CII marketing director Ian Simons talks about the challenges facing the industry when it comes to Big Data
The ability to innovate in pursuit of better customer outcomes is core to being a professional in any field. In insurance there are daily iterative innovations as firms and individuals predict and respond to market demands.
Occasionally, a major innovation comes along that disrupts or significantly affects the status quo. Big Data is potentially one such disrupter. In many fields, such as media, it has already transformed the way consumers access products and companies target and tailor their offerings.
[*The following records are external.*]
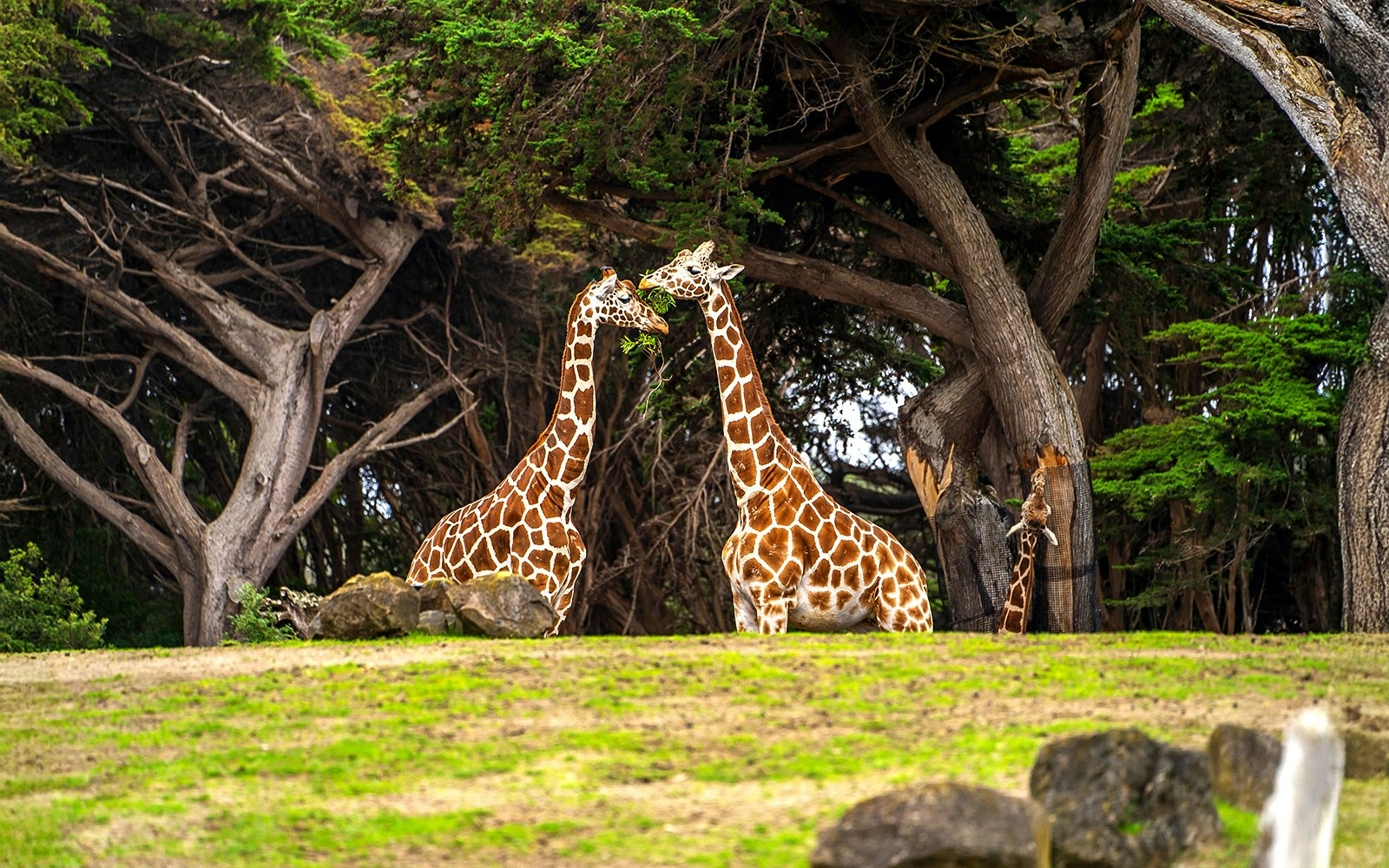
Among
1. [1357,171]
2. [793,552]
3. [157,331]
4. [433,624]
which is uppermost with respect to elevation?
[157,331]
In insurance it is arguably still largely peripheral to the core model, but we have some tough questions still to answer if we are to adopt new technologies while ensuring the right outcomes for the customer.
There is an argument that Big Data is just an extension of what insurance has always done: analysing all available data about a risk to determine acceptance, cover and price. After all, according to Microsoft’s James Murray, “All Big Data really means is taking lots of different signals from myriad sources and putting them together and processing them in a way that is meaningful”.
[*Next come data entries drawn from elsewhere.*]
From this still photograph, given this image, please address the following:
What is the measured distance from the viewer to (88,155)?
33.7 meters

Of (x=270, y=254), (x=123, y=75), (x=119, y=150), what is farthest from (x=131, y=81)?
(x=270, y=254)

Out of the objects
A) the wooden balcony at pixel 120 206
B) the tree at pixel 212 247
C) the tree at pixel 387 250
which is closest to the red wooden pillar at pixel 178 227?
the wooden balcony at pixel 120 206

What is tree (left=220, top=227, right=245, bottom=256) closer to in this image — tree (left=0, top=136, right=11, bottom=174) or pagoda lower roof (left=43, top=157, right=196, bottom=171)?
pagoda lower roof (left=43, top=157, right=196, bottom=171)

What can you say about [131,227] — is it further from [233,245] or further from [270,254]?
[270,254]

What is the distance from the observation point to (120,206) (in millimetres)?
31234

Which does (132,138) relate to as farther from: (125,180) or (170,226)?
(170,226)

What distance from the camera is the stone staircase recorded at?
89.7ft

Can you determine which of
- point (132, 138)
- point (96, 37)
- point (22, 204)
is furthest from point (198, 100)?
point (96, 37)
In most conventional insurance models, the customer provides material facts about their risk to the insurer, and the insurer combines these with any data they may already have, or are able to access from reliable public sources, such as credit ratings or flood mapping data.
I’m often reminded of an apocryphal tale of a Lloyd’s underwriter who used what I might argue was Big Data almost 100 years ago.
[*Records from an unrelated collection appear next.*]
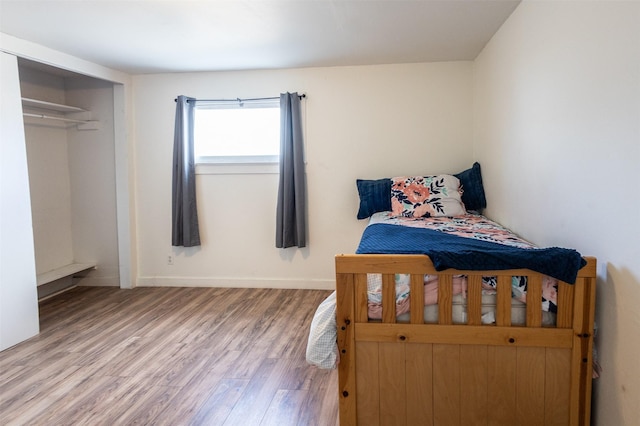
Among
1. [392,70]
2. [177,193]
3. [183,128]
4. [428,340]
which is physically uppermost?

He made a lucrative career in cargo risk specialising in certain regions of Central America, but his peers couldn’t understand how he selected his risks with such prescience. He declined most risks, but those he led on almost never suffered a loss.
He went to his grave hiding his Big Data secret: he used upriver weather reports for the month prior to the journey to get ahead of pirates. Heavy rain fall increased the river depth, larger vessels took to these rivers and local pirates attacked them.
Is this Big Data? Not in the modern sense perhaps, but fundamentally he was sourcing and correlating disparate data sources to underwrite.
In 2015 we no longer have to send off for handwritten weather reports. Terabytes of data can be immediately and, often, freely found on anything from a customer’s browsing history, buying preferences or social media use. The question now is which of these data sets can be used ethically to deliver better customer outcomes. Some feel this degree of personalised risk profiling challenges the fundamental principles of risk pooling.
Insurance buyers expect good value, but that value must be delivered by those with the professional expertise, ethical culture and customer centricity to justify faith in our industry. Chartered firms have demonstrated their investment and commitment to these professional standards, and firms that drive innovation for better customer outcomes will be those that adapt best to the challenges of Big Data and any future market disrupters.